◆ EXCERPT TO READ ◆
########
# NWSL USA trains upgrade 40 inch wheels!



## apo234 (Aug 14, 2013)

so I have been searching the internet for awhile now about the wrong wheel size on the usa trains locomotives... I really want to fix this problem on my locomotives... I have read George Schreyer's page on his gp9... so my questions are... has anyone else done this? ive found some people who have... and im still not clear on how hard it will be to do? also how is NorthWest Short Line on customer service? ive never ordered anything from them... does it take forever to get your products? if anyone could give me anymore information on this subject i would very much appreciate it!!!


----------



## Curmudgeon (Jan 11, 2008)

The real issue is not so much the wheel diameter (hey, they're fully hidden behind the sideframes), but what the scale height above the rails will be once you raise the loco with new bigger wheels. 
I tried those once. Make sure they've fixed the flange size. 
Since the USA trucks are not equalized...the 40" wheelsets we got had full scale flanges. First run, one hour, spent over 40 minutes putting the loco back on the track...including one tumble down the side of the mountain. 
I have one wheel here for display of what NOT to do. 
Remember, you have to just about fully remove the brake shoes to get them to fit.....so, how "scale" is the loco with big wheels and no brakes again?
########
◆ WORK TO COMPLETE ◆
Repeat a passage of the 40-inch wheel thread verbatim, beginning at the words "so I have been" and stopping after the words "(Jan 11, 2008)". Draw only on the thread about 40-inch wheels above.

◆ DATA SECTION ◆
########
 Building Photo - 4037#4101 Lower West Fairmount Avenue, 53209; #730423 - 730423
########
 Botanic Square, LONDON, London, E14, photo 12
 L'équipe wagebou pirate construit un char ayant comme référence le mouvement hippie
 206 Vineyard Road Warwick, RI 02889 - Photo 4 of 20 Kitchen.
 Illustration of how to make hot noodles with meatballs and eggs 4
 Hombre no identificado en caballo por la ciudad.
########
◆ OUTPUT ◆
so I have been searching the internet for awhile now about the wrong wheel size on the usa trains locomotives... I really want to fix this problem on my locomotives... I have read George Schreyer's page on his gp9... so my questions are... has anyone else done this? ive found some people who have... and im still not clear on how hard it will be to do? also how is NorthWest Short Line on customer service? ive never ordered anything from them... does it take forever to get your products? if anyone could give me anymore information on this subject i would very much appreciate it!!!


----------



## Curmudgeon (Jan 11, 2008)